Not only was the anti-immigrant rhetoric during the Republican debates largely viewed as anti-Latino, but the party also has an image problem when it comes to women (despite Romney’s secret binders). Add to that that Latino women are the most progressive creatures on the planet, and the GOP’s chances of winning over Latinas appear negative 2 percent.

That’s really the party’s most serious obstacle in gaining Latino support — its social views.

For all the talk that Latinos’ entrepreneurial spirit, work ethic, religiosity and family values make them natural born conservatives, Latinos still don’t like it when people are discriminated against, because it’s quite easy for them to empathize.

Latinos don’t like to hear a party labeling struggling families as “takers,” because a lot of those struggling families have Spanish surnames.

Latinos don’t like hearing a party say it wants to cut education spending (or do away with the Education Department entirely), because a lot of Latino kids go to the inner-city schools that need such funding the most.

True, Latinos are more conservative when on abortion and gay marriage. But even then, they don’t like hearing a party say it wants to place bans on such issues perceived more personal than public. Mamá y Papá may lean pro-life or anti-gay, but it’s for them to discuss and maneuver — and not for the government to mandate. (Anyone with a Latino parent knows that while your mother or father might give you an earful over something you did or didn’t do, they’ll be damned if someone else criticizes their kid.)

And, as if it needed to be reiterated, Latinos don’t like to hear a party saying it wants to make life hell for the 11 million undocumented immigrants living in the United States, because most of that 11 million are their co-workers, neighbors, friends and relatives.

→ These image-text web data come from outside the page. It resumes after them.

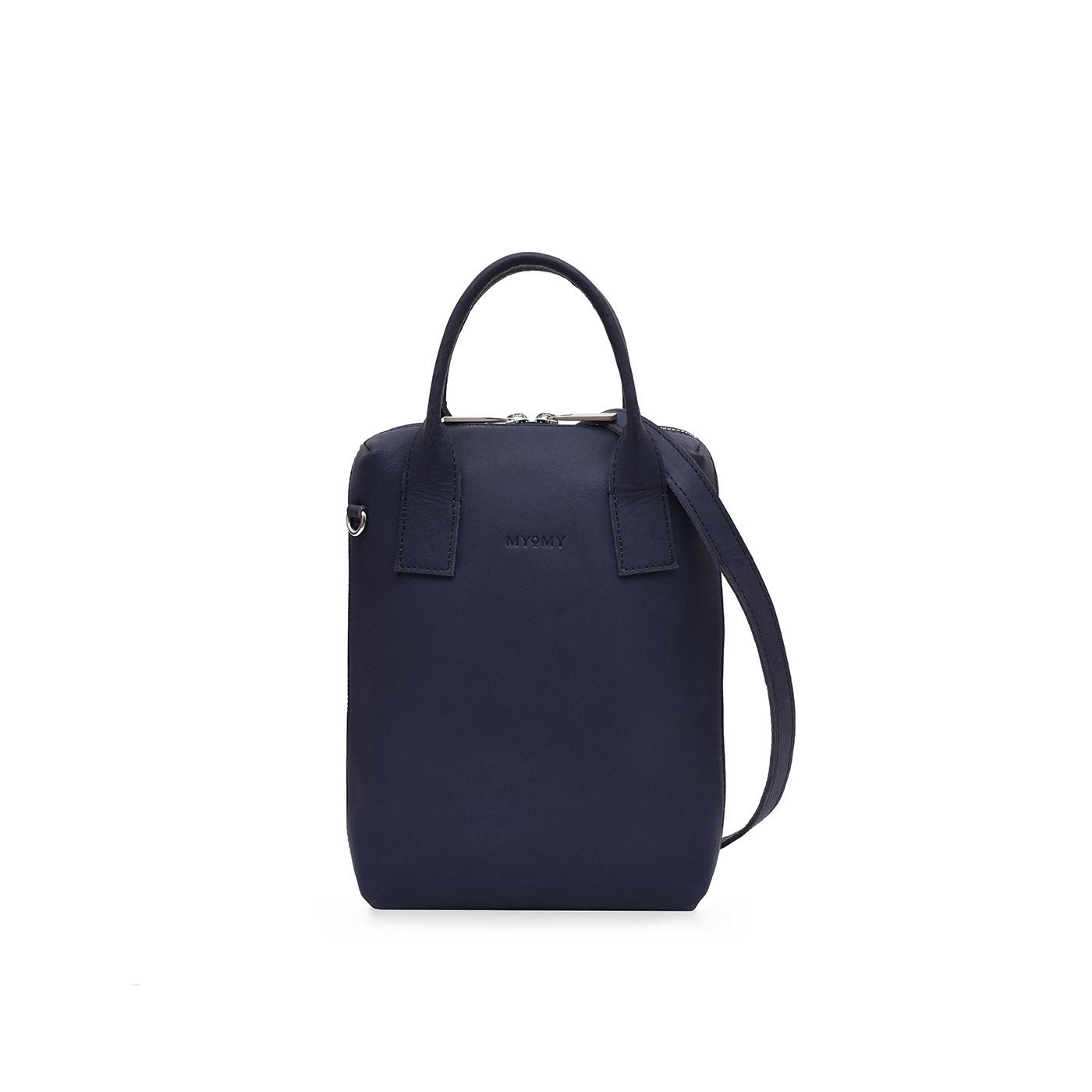 De my boxy bag medium is gemaakt van duurzaam eco leer en is fairtrade geproduceerd. dit model heeft een ...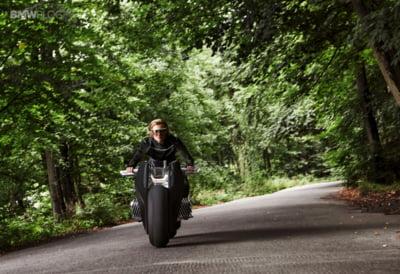 Cum va arata motocicleta viitorului? BMW ne ofera un exemplu concret - Motorrad Vision Next 100 (Video)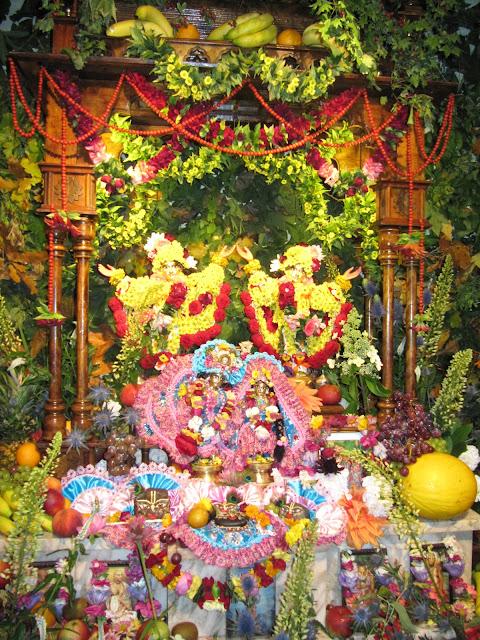 Sri Sri Radha Golokananda ir Sri Sri Girigovardan svečiuose pas Sru Sru Nitai Gaurasundara (Vilniuje per Radhastami)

Clearly the Republican Party has an elephantine problem concerning its plans to win over Latino voters ahead of the 2014 midterm elections — mainly, that it’s the Republican Party.

GOP principles — which the party has every right to uphold and advocate — simply don’t gel with much of the Latino population, especially the younger generations. Younger Latinos who’ve only known a Republican Party on the extreme right and vitriolic toward Latino immigrants are unlikely to ever vote Republican in their lives. People naturally hold grudges, and it’s difficult for sheep to believe the wolves that insist they’ve gone vegetarian.

At the end of the day, the party can either give up on the issues it’s championed since forever in hopes of winning minority voters (and, thus, the White House), or it can continue to champion those issues and give up on winning minority voters (and, thus, the White House).

Republicans are quite literally between a rock (its principles) and a hard place (minority voters).